14. The mobile device of claim 13, wherein the processor is configured to:

adjust, in response to the user de-actuating the accessibility icon, the user-interface parameters of the set to corresponding default settings stored in the memory.

15. The mobile device of claim 13, wherein the processor is configured to:

display, in response to the user actuating the accessibility icon, an additional window on the screen, wherein the additional window includes one or more mode indicators that each corresponds to one group of the one or more groups of settings.

16. The mobile device of claim 15, wherein adjusting the user-interface parameters of the set according to the one group of the one or more groups of settings is based, at least in part, on the user selecting corresponding one mode indicator of the one or more mode indicators from the additional window.

17. The mobile device of claim 15, wherein the one or more mode indicators displayed on the additional window are associated with an area defined by a radial distance from a geographical reference location stored in the memory, and wherein the area includes a present location of the mobile device determined by a global positioning system (GPS) coupled with the mobile device.

18. The mobile device of claim 13, wherein the predetermined size is based on a predetermined factor provided by the user.

19. The mobile device of claim 13, wherein the accessibility icon is a first accessibility icon of a plurality of accessibility icons of the mobile device, and wherein the predetermined size is based on a quantity of the accessibility icons of the plurality to display on the screen.
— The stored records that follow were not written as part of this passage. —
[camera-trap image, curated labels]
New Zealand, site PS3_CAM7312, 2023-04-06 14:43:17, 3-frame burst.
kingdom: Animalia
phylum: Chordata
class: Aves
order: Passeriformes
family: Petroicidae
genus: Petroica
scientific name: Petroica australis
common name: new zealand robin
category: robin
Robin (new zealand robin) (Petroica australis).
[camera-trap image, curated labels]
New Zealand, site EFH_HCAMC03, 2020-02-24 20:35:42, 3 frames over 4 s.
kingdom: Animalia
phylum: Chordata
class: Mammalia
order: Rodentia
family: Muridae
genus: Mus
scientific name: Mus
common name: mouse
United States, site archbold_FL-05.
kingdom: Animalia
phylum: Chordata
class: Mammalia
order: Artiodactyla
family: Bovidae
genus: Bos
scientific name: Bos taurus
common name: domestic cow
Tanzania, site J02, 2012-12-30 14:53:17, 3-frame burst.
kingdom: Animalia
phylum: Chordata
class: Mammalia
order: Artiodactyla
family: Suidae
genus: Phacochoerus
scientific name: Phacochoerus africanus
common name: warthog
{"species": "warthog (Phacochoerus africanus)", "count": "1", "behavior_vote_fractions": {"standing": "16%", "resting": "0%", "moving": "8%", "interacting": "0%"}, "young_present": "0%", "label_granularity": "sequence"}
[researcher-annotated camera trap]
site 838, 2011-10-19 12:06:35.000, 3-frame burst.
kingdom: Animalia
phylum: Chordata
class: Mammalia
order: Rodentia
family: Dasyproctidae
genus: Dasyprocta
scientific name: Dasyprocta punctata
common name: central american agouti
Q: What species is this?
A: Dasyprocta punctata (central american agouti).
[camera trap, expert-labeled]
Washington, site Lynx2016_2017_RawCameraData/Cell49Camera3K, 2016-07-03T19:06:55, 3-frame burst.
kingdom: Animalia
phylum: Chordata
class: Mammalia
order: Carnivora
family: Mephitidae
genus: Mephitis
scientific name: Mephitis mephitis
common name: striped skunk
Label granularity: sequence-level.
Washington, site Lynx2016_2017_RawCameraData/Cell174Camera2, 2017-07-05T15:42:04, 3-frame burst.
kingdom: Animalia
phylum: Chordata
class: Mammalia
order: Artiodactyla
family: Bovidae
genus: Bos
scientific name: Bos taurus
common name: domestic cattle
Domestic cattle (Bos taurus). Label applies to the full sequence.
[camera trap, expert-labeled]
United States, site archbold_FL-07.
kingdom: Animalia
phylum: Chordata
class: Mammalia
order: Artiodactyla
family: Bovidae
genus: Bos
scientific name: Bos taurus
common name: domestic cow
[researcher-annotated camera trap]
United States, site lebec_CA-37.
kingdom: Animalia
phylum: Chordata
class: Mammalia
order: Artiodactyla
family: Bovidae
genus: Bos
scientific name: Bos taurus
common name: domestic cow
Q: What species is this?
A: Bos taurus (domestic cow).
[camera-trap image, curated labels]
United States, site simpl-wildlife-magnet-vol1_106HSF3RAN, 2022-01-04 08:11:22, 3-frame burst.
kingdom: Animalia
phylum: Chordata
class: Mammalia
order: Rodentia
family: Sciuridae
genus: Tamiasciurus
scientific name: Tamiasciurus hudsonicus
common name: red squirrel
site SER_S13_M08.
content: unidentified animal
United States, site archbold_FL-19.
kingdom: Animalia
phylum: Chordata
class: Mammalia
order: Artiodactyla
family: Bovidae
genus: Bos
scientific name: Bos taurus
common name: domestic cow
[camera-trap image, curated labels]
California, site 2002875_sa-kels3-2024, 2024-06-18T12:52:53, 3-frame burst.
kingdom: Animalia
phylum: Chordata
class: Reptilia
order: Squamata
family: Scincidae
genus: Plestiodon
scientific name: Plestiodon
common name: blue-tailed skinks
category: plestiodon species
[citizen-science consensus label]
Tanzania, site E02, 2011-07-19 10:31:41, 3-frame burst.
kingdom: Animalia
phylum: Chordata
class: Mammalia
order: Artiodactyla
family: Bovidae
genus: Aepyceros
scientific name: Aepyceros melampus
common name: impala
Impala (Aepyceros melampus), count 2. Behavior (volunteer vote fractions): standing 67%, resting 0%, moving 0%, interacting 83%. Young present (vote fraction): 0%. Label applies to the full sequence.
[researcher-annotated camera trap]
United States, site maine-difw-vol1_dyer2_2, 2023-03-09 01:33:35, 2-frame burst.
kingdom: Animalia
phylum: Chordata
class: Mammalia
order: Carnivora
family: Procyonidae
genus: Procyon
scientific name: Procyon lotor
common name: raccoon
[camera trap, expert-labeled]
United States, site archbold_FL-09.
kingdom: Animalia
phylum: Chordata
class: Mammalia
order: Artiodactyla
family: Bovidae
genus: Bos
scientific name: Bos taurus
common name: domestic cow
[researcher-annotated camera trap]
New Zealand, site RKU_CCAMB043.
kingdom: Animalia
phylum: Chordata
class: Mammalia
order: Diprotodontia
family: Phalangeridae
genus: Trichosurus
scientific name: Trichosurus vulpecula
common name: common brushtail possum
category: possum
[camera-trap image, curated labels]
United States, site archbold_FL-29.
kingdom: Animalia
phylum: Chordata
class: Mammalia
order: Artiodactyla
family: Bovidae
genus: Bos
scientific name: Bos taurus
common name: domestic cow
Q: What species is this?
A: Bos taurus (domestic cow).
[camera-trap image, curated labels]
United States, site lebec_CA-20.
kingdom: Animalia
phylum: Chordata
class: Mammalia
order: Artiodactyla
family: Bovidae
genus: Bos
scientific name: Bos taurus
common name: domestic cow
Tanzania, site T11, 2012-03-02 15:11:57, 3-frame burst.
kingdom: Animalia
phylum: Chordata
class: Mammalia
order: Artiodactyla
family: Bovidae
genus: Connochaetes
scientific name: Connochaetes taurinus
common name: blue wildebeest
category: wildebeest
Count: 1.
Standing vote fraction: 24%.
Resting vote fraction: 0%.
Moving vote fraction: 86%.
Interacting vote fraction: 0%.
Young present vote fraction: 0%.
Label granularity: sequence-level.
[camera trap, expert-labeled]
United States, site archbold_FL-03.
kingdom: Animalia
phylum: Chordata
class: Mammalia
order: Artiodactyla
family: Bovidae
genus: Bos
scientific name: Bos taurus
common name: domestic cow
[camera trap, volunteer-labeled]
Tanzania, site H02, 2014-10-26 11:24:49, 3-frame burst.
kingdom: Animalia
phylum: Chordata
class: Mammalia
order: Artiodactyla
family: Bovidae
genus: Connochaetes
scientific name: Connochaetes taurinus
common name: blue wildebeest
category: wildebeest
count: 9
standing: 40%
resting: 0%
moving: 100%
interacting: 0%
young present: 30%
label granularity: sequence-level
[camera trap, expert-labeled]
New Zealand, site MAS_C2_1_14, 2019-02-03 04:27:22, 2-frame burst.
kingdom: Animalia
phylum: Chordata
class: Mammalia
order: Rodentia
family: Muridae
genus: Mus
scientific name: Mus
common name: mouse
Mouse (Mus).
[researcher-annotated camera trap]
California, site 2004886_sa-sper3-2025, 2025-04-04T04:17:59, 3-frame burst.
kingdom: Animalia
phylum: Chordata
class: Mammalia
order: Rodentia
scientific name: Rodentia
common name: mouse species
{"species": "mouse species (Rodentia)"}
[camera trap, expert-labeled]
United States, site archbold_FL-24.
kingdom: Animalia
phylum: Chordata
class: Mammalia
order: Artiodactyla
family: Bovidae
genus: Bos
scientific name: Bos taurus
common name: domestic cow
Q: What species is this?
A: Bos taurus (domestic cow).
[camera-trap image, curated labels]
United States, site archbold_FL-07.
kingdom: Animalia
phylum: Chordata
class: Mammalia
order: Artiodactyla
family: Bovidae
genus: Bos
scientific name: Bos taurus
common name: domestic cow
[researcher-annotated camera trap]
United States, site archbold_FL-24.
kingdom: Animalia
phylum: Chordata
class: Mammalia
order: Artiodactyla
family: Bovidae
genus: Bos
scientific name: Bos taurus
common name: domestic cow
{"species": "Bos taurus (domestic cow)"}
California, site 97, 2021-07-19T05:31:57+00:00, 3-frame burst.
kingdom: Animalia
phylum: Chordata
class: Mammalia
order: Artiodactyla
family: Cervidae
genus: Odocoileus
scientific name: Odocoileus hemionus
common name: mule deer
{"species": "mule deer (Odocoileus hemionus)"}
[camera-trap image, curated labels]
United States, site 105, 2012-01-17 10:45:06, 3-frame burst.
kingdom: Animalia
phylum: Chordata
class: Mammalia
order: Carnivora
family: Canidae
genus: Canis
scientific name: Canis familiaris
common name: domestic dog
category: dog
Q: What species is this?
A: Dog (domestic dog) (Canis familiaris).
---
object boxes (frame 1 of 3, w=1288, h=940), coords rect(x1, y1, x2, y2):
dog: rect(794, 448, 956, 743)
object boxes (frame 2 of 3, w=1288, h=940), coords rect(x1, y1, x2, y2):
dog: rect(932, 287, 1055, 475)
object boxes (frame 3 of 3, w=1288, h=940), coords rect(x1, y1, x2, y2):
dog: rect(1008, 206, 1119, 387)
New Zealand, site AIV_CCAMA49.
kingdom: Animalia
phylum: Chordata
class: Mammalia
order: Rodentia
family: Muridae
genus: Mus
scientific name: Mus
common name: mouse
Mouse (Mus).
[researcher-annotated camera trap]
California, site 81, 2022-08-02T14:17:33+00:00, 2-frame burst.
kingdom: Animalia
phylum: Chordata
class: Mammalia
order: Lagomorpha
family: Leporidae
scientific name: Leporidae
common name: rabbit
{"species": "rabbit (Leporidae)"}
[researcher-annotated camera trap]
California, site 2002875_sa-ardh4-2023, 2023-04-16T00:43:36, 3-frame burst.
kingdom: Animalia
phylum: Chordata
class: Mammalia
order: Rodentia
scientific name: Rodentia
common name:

20. The mobile device of claim 13, wherein:

the user actuating the accessibility icon includes touching the accessibility icon, speaking to the mobile device, making a gesture to the mobile device, or any combination thereof; and

an artificial intelligence component of the mobile device assists the user actuating the accessibility icon by speaking to the mobile device or by making a gesture to the mobile device, the artificial intelligence component configured to perform an algorithm analyzing the user's speech or the user's gestures based on a machine learning or a deep learning, or both.